We spent the last week cruising the west coast of
Mahe again, revisiting some of our favourite spots, including Port
Launay and Bay Ternay, where the snorkelling is good. We met a couple,
Franco and Helen, on a charter catamaran, who'd seen whales off the
northern tip of Mahe. We were not so lucky, but we did see turtles in
Port Launay, shy creatures that are difficult to capture on camera.|
Honestly, it's our local friendly turtle!
Franco and Helen, from northern Italy, were interested in our adventures, and told us about their cruising experience in Indian Ocean 30 years ago, including 3 months in the Chagos Islands. They didn't have any of the mod cons we take for granted nowadays, such as GPS, fridge, etc. Those were the days!
Our mini-cruise has been an opportunity to get as much ready as possible, including sorting out the mainsail halliard, which had been sticking. After a few trips up the mast to check for problems, the solution came in the form of a liberal application of silicone grease (on the sliders).
Anchored off (just!) Concepcion island
Snorkelling at Concepcion
Much time was spent swimming and snorkelling, including a stopover at Conception island, which is steep-to so we had to drop the anchor close in. Needless to say it's only safe to do so in settled weather, but the reward was some interesting snorkelling where the coral grows on large boulders along the shore. The water was exceptionally clear and there were lots of different fish to see, including a large emperor fish. The island also seems to be the home to a number of white tailed tropic birds that swooped around as we arrived but then kept their distance until we left.
The black one is a frigate bird; the white ones didn't give their names
Yesterday we got news that our replacement outboard motor is in the country so we've now returned to Port Victoria in anticipation.

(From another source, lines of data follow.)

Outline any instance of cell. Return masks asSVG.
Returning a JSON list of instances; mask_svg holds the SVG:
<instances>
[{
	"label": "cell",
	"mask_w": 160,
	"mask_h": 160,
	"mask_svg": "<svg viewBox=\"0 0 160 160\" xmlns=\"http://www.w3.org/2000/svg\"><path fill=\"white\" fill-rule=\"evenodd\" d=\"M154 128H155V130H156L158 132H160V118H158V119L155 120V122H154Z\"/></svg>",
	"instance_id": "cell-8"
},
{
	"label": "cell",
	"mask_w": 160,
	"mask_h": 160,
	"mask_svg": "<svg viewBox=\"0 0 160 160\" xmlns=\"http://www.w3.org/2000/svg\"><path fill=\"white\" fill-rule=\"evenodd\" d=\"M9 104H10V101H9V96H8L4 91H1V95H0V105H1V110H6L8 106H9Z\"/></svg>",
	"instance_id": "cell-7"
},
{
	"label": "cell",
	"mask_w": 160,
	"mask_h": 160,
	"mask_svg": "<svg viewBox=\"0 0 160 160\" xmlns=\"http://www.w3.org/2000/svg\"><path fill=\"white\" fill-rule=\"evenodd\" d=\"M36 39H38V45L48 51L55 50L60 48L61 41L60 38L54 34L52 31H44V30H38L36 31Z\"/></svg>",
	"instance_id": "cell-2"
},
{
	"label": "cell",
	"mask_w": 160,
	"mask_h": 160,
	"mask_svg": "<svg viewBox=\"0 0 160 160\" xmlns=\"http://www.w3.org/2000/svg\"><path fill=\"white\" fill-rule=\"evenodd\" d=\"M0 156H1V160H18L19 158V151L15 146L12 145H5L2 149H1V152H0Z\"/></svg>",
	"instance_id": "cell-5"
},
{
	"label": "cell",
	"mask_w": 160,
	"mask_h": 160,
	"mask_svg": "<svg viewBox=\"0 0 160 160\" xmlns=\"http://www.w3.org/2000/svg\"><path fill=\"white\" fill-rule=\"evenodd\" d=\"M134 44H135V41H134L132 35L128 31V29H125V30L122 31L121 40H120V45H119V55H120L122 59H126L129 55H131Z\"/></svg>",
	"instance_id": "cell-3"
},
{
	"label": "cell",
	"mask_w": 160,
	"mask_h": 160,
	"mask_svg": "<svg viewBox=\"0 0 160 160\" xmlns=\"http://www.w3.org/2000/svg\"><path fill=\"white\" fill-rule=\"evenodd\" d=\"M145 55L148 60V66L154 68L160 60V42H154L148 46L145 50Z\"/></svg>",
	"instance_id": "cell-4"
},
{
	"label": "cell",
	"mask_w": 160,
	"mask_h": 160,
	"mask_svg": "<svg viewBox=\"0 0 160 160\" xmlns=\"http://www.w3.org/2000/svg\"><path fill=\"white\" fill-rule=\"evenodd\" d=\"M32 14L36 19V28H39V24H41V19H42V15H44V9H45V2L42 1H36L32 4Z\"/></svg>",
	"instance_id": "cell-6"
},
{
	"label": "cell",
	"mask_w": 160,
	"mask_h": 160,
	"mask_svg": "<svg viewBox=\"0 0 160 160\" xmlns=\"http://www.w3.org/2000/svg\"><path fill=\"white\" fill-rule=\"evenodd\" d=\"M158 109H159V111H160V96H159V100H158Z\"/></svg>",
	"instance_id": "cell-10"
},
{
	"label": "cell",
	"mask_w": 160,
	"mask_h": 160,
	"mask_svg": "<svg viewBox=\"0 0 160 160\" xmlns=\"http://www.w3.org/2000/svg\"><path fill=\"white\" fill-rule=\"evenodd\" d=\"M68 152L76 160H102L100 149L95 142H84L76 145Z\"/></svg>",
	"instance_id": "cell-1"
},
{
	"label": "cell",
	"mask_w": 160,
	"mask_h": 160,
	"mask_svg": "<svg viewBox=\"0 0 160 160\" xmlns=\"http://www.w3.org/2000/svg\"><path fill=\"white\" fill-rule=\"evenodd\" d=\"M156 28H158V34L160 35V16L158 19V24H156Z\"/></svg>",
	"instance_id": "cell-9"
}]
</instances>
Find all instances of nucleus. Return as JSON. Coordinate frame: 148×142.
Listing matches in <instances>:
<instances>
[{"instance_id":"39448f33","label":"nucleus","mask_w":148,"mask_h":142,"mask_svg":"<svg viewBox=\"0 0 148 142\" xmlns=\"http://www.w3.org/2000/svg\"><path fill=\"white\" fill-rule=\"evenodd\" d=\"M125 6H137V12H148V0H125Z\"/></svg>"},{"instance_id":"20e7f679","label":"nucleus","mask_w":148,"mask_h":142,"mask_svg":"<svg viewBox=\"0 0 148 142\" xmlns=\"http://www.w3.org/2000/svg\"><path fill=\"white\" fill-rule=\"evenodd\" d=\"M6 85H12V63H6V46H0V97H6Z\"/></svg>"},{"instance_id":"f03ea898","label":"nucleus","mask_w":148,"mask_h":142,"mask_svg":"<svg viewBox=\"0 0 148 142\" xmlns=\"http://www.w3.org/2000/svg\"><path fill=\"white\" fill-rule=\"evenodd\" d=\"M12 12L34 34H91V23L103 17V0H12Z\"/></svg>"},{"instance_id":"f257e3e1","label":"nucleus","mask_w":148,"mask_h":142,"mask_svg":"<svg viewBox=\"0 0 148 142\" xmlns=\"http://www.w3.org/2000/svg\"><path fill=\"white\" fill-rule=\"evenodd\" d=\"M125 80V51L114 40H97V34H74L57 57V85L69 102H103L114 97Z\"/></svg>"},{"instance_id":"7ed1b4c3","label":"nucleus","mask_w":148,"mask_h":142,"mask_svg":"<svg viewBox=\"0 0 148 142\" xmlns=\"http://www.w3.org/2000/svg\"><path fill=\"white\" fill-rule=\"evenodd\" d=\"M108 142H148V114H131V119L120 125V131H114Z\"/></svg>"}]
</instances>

Apparently there's still some paperwork to sort out, including no doubt a large bill. All being well we plan to leave for Tanzania on Thursday. Today the winds have been in the west, which was good for our sail back, but is also a sign that we are now in the transition season (when the winds tend to be lighter and variable). We are hoping the southeast trade winds will still be dominant for our trip.